In the dark and isolated caves there are the most curious and tenacious forms of life, but the one recently discovered in a couple of Canadian karst caves seems to beat them all, in terms of resilience. The animal, a small arthropod completely new to science, may have survived the last barricaded ice age in the caves, or embarked on a long intercontinental journey to reach its current home. In any case, a remarkable undertaking.

The small spectrum. The creature with the scientific name of Haplocampa wagnelli, described in the journal Subterranean Biology, is a lengthened creature of about 5 mm belonging to the order of the Dipluri: it is a white arthropod, completely devoid of pigmentation, with six legs, long antennas and five different types of odoriferous receptors - the perfect features for living underground.

According to Alberto Sendra, the scientist of the Universidad de Alcalá (Madrid), who led the research, would be one of the most endangered species of cave animals ever. His "home" is a system of limestone caves on Vancouver Island, Canada, whose entrance was closed by ice 26, 000 years ago, during the Last Maximum Glacial, the period of maximum expansion of the ice during the last glaciation.
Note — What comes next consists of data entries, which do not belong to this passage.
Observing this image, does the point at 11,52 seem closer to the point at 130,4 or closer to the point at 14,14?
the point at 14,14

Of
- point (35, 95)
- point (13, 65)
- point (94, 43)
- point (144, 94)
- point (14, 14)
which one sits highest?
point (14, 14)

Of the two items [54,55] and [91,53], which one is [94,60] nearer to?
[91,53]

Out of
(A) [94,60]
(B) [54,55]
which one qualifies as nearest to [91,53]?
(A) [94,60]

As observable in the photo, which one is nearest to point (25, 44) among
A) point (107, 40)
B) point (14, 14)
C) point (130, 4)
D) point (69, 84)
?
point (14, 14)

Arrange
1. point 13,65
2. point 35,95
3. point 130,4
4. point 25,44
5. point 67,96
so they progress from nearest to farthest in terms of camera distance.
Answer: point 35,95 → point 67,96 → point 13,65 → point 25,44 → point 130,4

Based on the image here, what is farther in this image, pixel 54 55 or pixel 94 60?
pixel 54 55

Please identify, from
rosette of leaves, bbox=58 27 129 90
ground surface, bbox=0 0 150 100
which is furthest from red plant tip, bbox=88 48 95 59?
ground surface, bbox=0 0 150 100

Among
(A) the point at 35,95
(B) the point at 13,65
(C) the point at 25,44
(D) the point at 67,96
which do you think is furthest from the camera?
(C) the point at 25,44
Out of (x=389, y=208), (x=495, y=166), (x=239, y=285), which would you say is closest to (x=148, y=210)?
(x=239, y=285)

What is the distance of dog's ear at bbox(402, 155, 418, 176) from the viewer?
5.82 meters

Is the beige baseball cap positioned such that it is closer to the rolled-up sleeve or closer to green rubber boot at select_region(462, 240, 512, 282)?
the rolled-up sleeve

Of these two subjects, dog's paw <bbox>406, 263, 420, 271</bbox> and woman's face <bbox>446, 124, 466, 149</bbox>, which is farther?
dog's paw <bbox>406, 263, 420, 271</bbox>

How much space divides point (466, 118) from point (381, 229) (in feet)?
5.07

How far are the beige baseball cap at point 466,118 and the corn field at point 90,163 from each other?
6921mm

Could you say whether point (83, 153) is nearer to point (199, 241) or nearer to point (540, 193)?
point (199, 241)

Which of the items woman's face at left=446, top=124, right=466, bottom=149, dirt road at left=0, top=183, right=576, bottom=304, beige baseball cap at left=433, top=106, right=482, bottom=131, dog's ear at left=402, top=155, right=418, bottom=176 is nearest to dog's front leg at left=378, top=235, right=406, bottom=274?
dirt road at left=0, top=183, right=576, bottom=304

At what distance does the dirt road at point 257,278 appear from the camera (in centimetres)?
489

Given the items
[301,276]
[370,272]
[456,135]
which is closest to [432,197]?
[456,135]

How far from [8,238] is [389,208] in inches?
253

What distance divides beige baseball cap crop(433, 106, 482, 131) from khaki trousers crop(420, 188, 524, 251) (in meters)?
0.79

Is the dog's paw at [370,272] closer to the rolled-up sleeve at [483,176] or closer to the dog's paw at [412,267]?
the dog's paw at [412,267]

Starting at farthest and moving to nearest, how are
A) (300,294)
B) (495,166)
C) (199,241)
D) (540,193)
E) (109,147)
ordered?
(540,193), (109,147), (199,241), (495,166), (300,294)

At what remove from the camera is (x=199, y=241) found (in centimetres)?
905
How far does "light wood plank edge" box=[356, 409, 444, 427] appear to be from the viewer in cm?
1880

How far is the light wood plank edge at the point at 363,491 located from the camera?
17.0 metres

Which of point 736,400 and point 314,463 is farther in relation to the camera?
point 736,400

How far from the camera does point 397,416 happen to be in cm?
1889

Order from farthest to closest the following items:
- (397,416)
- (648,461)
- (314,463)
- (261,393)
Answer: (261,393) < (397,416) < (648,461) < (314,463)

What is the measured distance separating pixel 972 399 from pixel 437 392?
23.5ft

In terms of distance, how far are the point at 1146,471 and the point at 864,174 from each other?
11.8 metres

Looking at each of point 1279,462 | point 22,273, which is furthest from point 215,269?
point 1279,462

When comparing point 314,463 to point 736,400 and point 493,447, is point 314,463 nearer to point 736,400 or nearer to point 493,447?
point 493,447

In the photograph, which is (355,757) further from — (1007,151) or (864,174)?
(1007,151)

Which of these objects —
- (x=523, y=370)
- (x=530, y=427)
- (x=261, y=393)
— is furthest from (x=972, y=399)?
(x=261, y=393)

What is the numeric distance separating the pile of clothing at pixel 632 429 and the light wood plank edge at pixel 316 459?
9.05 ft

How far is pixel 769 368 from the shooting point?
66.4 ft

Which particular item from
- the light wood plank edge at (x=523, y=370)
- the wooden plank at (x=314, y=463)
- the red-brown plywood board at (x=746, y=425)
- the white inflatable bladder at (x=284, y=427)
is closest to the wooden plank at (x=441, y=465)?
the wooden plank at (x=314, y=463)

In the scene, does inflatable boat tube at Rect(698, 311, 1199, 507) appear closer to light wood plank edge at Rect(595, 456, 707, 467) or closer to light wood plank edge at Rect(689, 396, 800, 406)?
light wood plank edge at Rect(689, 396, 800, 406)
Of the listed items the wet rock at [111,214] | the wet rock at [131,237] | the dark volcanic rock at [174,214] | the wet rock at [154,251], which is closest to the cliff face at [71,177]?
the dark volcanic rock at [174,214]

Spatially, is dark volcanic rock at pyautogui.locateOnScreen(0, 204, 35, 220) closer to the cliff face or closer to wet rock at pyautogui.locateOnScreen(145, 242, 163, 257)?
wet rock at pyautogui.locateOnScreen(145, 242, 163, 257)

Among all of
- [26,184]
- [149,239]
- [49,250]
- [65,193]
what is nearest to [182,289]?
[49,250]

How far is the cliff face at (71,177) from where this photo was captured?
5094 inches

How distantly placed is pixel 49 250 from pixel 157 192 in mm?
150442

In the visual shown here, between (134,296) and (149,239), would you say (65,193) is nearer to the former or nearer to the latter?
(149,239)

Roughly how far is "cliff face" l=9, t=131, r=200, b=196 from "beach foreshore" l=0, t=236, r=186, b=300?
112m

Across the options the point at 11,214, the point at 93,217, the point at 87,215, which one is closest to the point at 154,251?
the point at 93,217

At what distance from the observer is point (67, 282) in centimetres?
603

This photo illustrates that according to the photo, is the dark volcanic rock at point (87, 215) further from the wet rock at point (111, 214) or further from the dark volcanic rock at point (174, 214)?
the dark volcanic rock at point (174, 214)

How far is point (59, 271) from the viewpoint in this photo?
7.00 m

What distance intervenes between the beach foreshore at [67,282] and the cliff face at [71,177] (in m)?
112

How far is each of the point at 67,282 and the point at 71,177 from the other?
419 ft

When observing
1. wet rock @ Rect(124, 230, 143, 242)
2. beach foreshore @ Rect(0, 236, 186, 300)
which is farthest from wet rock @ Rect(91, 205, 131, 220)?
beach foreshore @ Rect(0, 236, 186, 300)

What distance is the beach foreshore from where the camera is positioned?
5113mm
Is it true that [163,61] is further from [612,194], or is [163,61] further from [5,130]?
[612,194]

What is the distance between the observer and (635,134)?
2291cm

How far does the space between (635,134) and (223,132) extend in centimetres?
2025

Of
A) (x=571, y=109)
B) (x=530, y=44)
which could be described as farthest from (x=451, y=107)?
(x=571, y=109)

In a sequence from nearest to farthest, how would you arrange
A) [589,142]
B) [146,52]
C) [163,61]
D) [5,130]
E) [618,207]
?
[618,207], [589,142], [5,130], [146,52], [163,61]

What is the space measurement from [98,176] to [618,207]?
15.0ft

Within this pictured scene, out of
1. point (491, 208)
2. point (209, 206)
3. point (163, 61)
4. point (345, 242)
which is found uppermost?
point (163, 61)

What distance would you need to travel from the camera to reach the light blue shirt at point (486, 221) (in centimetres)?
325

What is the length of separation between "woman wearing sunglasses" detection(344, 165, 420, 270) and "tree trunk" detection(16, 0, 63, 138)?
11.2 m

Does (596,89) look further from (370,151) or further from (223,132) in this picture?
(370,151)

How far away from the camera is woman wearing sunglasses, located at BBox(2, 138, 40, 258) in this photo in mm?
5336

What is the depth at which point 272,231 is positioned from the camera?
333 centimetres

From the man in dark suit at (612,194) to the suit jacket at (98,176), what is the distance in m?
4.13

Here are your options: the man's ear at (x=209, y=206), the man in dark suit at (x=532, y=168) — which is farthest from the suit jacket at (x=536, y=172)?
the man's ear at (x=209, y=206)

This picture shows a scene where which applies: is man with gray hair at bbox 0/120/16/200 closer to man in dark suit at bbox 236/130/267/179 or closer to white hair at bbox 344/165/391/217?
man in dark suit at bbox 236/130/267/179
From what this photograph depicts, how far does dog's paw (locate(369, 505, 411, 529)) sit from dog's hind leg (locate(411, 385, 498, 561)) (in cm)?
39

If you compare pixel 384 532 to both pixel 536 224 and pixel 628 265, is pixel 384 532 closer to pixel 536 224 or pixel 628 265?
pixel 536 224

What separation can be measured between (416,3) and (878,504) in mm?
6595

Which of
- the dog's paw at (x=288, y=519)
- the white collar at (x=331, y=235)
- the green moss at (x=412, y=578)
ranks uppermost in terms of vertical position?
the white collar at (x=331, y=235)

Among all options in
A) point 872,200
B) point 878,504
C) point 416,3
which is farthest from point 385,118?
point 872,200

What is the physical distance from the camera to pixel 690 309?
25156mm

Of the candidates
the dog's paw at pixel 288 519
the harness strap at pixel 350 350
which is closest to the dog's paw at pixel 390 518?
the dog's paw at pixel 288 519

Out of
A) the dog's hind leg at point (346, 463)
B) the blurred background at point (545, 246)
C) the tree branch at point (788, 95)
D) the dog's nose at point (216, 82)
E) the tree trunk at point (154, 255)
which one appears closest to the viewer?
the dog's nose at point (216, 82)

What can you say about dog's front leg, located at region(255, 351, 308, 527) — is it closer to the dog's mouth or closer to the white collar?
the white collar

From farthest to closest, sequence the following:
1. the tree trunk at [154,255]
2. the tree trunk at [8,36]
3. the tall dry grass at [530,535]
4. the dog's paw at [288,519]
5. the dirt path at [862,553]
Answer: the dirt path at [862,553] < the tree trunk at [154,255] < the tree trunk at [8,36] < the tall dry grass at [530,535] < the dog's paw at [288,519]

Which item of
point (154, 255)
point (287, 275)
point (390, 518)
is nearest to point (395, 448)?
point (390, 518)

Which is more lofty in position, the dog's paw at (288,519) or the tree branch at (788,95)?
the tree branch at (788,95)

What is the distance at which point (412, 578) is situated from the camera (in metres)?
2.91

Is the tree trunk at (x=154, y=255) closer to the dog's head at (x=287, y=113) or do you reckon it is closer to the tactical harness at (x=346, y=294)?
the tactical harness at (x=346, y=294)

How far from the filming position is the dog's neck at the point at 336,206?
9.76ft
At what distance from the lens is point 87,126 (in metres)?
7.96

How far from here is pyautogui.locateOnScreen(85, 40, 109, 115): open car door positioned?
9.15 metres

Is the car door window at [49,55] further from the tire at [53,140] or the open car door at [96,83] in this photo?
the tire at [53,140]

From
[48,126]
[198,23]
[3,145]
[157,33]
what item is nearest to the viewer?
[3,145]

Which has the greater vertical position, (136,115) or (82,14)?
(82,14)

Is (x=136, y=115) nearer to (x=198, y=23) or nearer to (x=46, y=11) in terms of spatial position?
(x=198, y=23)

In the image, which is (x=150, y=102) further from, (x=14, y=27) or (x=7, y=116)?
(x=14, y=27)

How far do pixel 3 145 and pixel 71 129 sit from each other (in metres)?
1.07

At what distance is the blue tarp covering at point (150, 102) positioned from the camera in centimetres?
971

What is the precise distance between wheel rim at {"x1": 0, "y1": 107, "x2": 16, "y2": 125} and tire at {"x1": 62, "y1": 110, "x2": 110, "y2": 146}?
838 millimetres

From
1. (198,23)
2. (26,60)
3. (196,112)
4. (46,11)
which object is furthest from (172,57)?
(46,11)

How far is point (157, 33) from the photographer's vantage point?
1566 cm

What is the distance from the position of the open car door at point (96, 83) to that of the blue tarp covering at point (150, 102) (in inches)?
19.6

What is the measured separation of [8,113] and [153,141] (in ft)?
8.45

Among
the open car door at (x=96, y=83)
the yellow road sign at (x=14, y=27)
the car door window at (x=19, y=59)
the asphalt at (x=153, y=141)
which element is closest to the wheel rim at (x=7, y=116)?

Chronicle of an apocalypse: 10, 000 years ago, at the end of the last glaciation

Two fascinating hypotheses. This means that the little one, which resembles other species found in various parts of the world and especially in Asia (Siberia, Japan and the Korean Peninsula), could have followed two evolutionary routes: it could have remained closed in a cave sealed by ice and developed useful weapons to survive in a glacial environment; or, it could have crossed the Beringia (the land bridge that in various geological periods connected Alaska and Siberia) after the end of the glaciation, entering the cave finally unsealed.

The second hypothesis seems the most probable: the arthropod could have crossed the tongue of land between Asia and the Americas around 20 thousand years ago, completing the exodus before the Beringia was completely submerged by the seas, 11 thousand years ago. In this case it would be a new, surprising example of ecological dispersion of a species.